Short descriptive text snippets
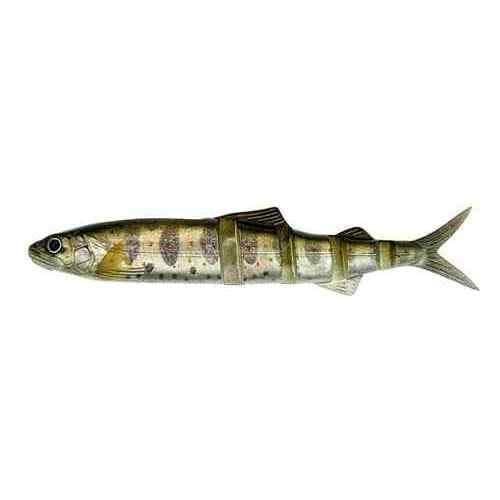 Imakatsu Worm Javallon 110 Super Real 3D Realism #S-609 3DR Amago trout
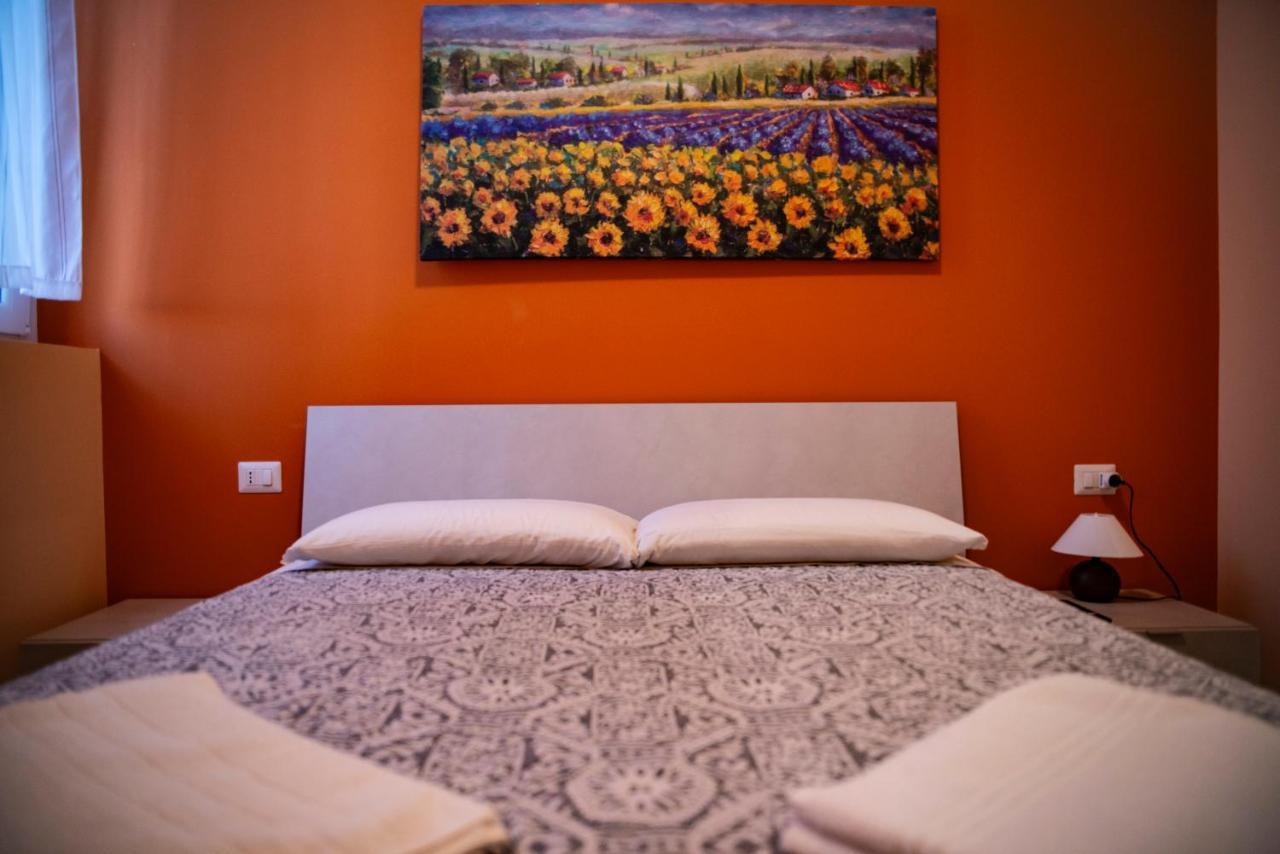 Casa Flavia Apartment Роцано Екстериор снимка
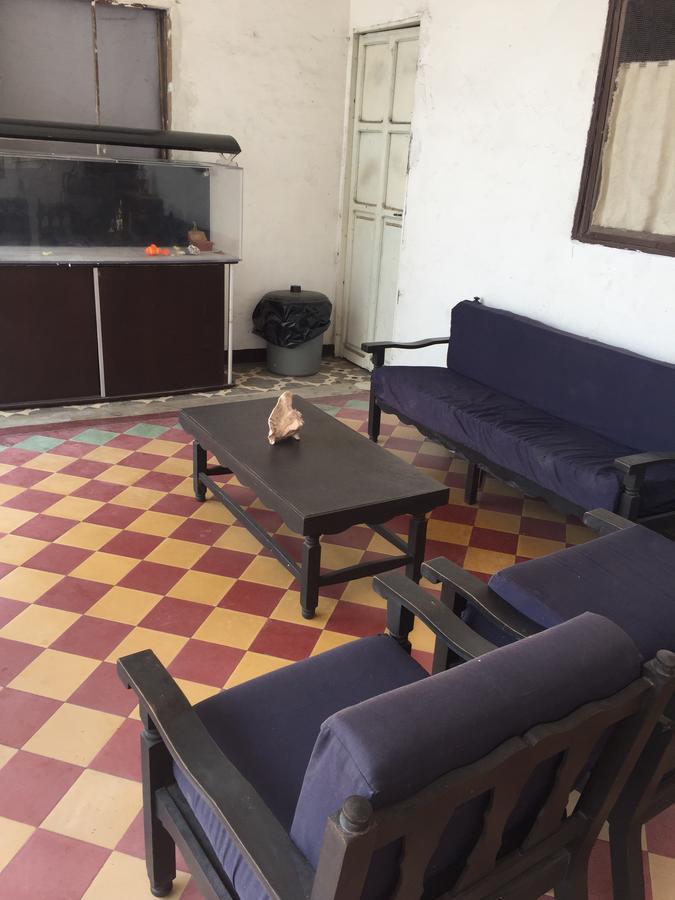 Hotel Miramar Centro Historico Manzanillo Buitenkant foto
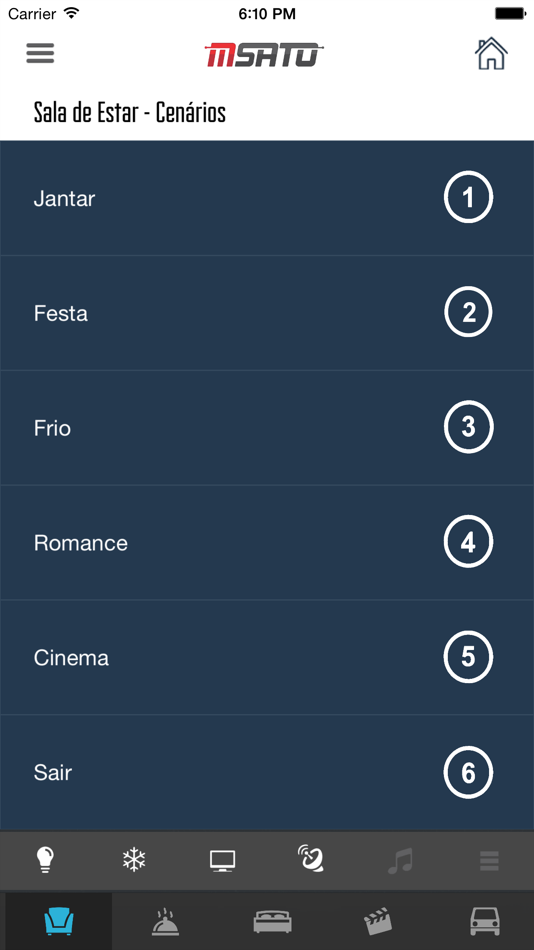 #4. MSATO (iOS) 由: MSATO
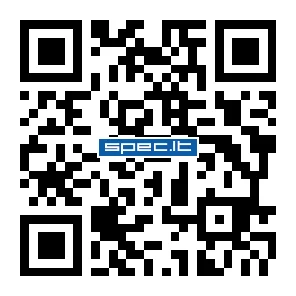 QR kodas | Šuns reikalai, MB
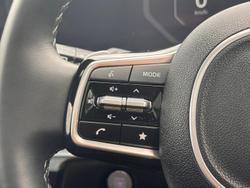 2024 Kia Sorento GT-Line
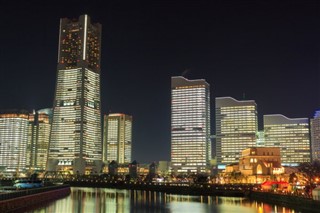Japonya hava tahmini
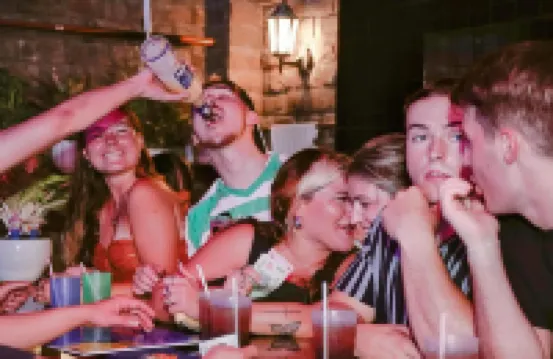 The Hideout Hotels near Central Post Office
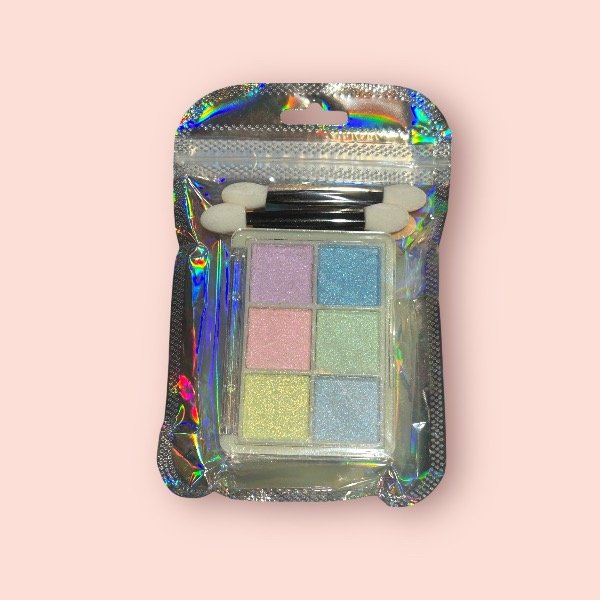 Producto - SOMBRAS PASTELES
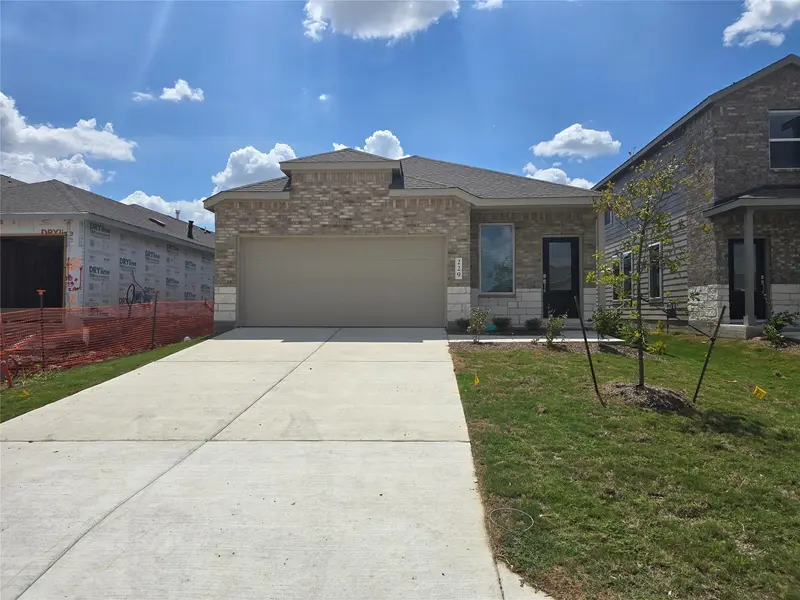 229 Mets WAY, Hutto, TX 78634
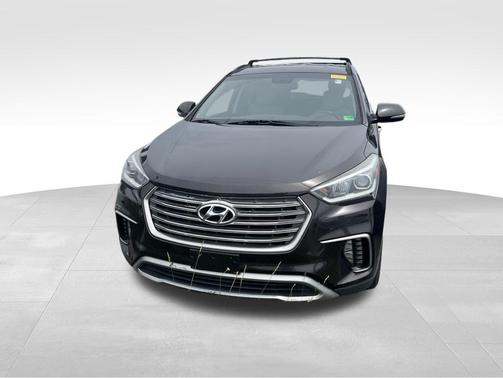 Java Espresso 2018 Hyundai SANTA FE SE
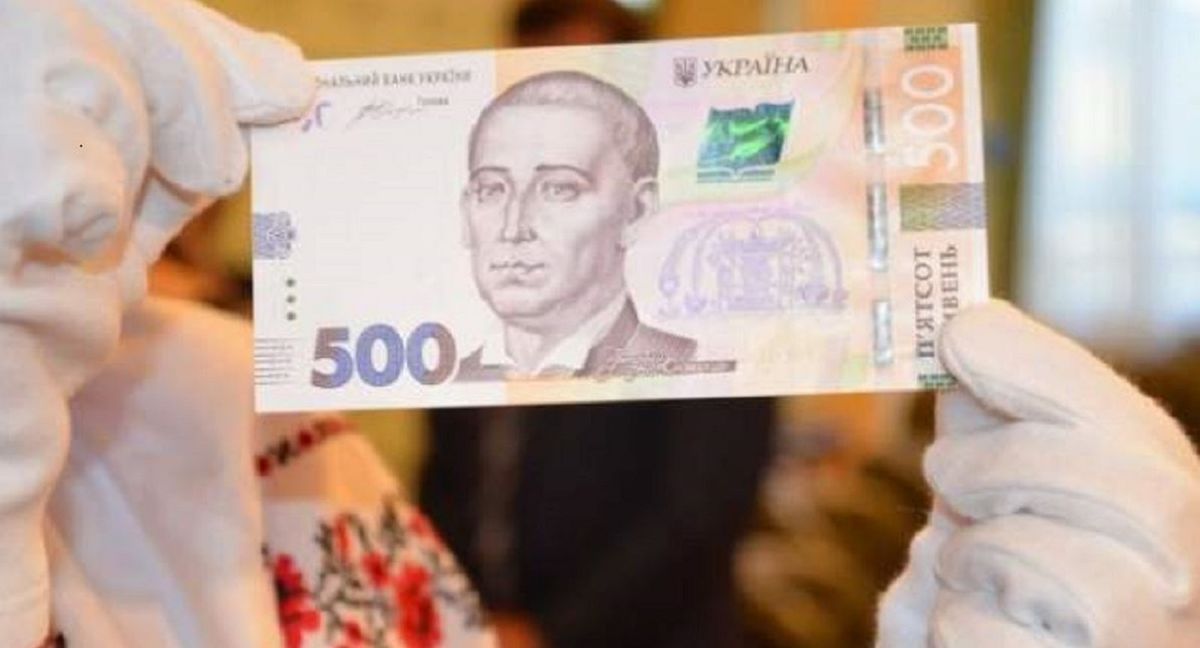 НБУ відправлятиме гривневі банкноти в сховище на двотижневий карантин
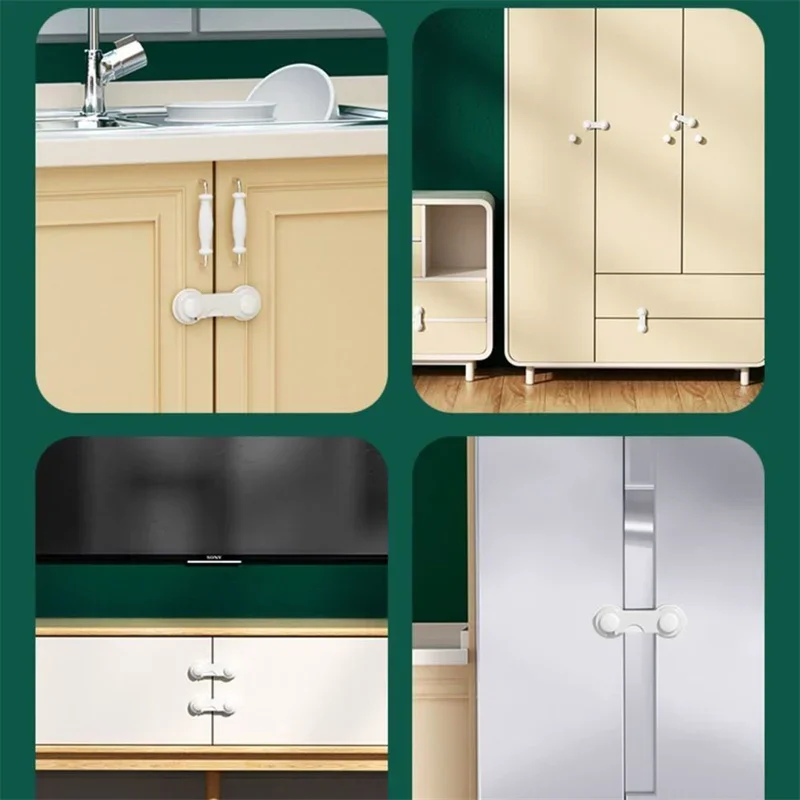 Çocuk Emniyet Kilitli Dolap Be - Furniture Hardware Manufacturer incelemesi ve fiyatı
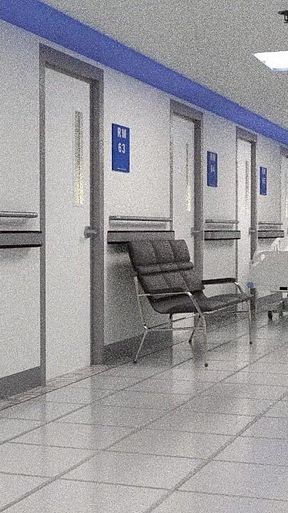 Nurse Goodbody's Fun Fertility Clinic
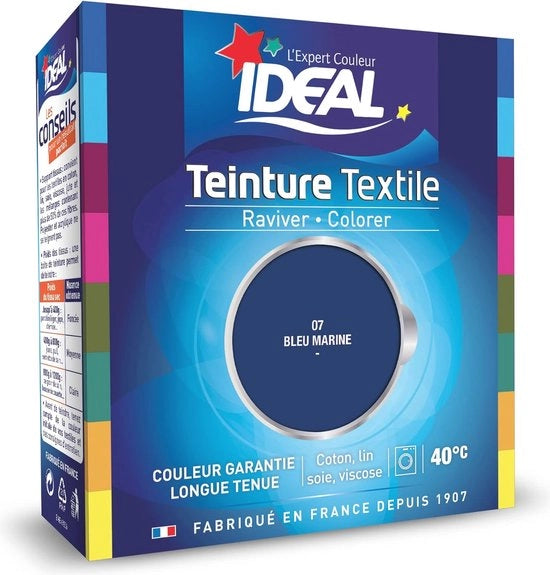 Inchiostro per tessuti Mini Camel 75ml – Ideale per Cotone, Lino e Seta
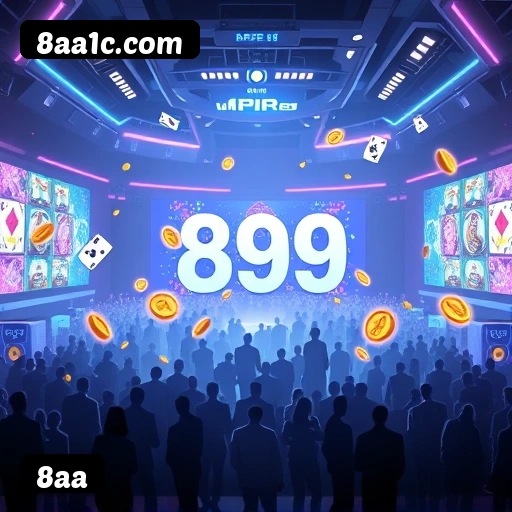 Descubra o Valor Exclusivo do Membro na 8aa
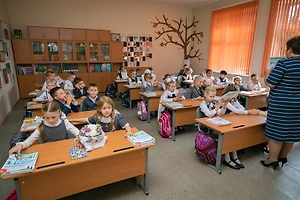 Минпросвещения назвало даты весенних каникул у школьников в 2026 году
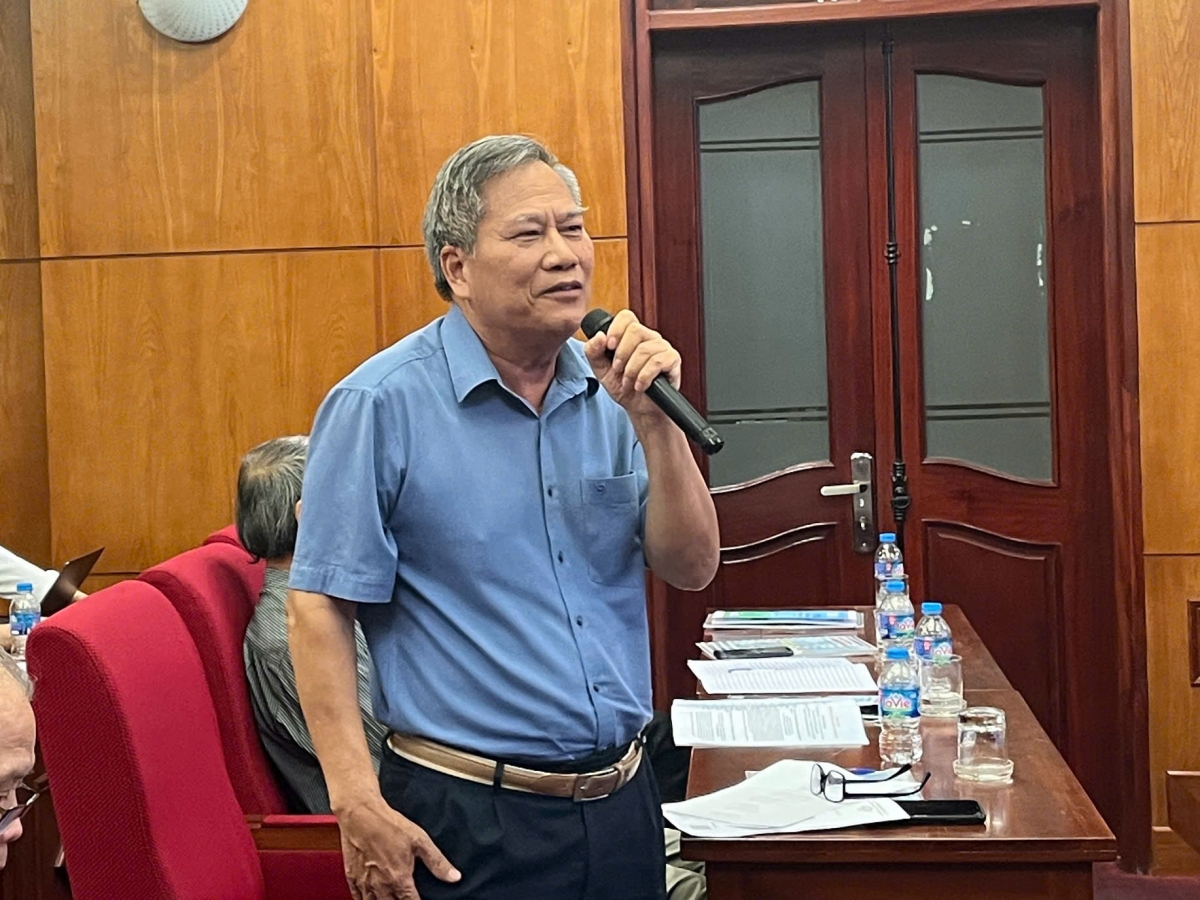 Phát triển giao thông xanh để thúc đẩy nền kinh tế xanh bền vững Phát triển giao thông xanh để thúc đẩy nền kinh tế xanh bền vững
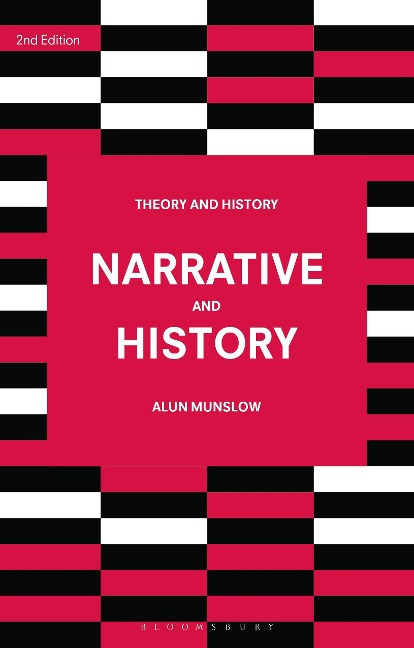 Narrative and History - Alun Munslow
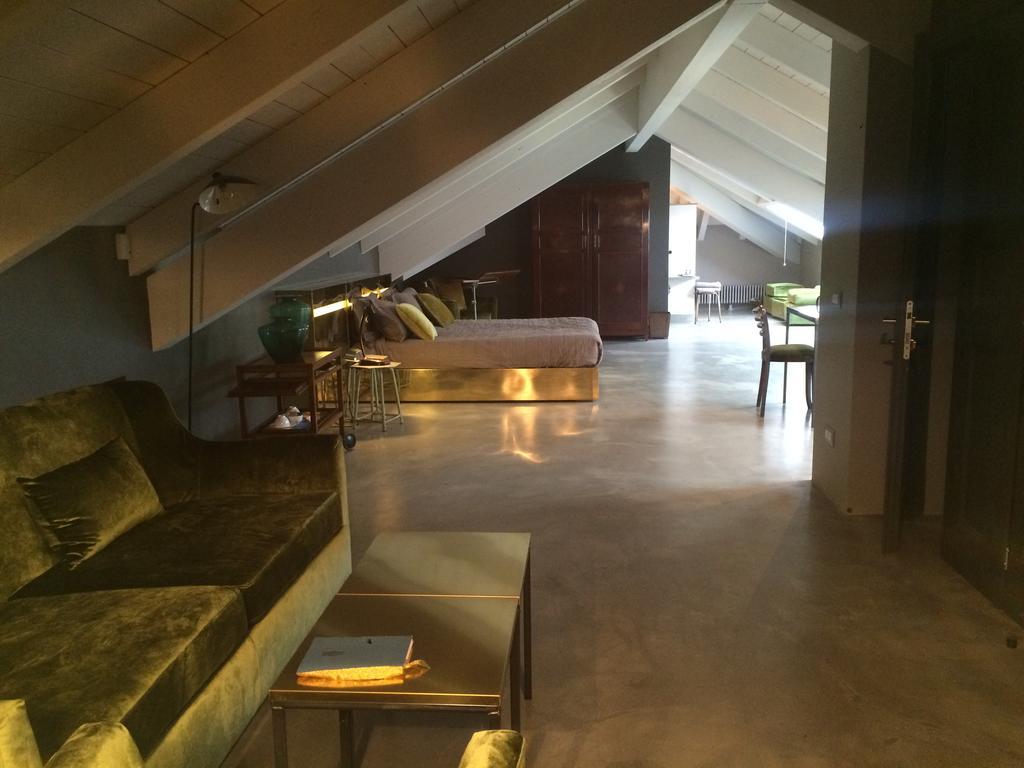 Hotel Boutique Borgo Nuovo Mailand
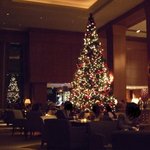 ザ・ロビーラウンジ＆バー - ツリー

**WHAT YOU ARE ASKED TO DO**
Excluding the pictures, output every entry above without alteration.

**TASK RESULT**
 Imakatsu Worm Javallon 110 Super Real 3D Realism #S-609 3DR Amago trout
 Casa Flavia Apartment Роцано Екстериор снимка
 Hotel Miramar Centro Historico Manzanillo Buitenkant foto
 #4. MSATO (iOS) 由: MSATO
 QR kodas | Šuns reikalai, MB
 2024 Kia Sorento GT-Line
Japonya hava tahmini
 The Hideout Hotels near Central Post Office
 Producto - SOMBRAS PASTELES
 229 Mets WAY, Hutto, TX 78634
 Java Espresso 2018 Hyundai SANTA FE SE
 НБУ відправлятиме гривневі банкноти в сховище на двотижневий карантин
 Çocuk Emniyet Kilitli Dolap Be - Furniture Hardware Manufacturer incelemesi ve fiyatı
 Nurse Goodbody's Fun Fertility Clinic
 Inchiostro per tessuti Mini Camel 75ml – Ideale per Cotone, Lino e Seta
 Descubra o Valor Exclusivo do Membro na 8aa
 Минпросвещения назвало даты весенних каникул у школьников в 2026 году
 Phát triển giao thông xanh để thúc đẩy nền kinh tế xanh bền vững Phát triển giao thông xanh để thúc đẩy nền kinh tế xanh bền vững
 Narrative and History - Alun Munslow
 Hotel Boutique Borgo Nuovo Mailand
 ザ・ロビーラウンジ＆バー - ツリー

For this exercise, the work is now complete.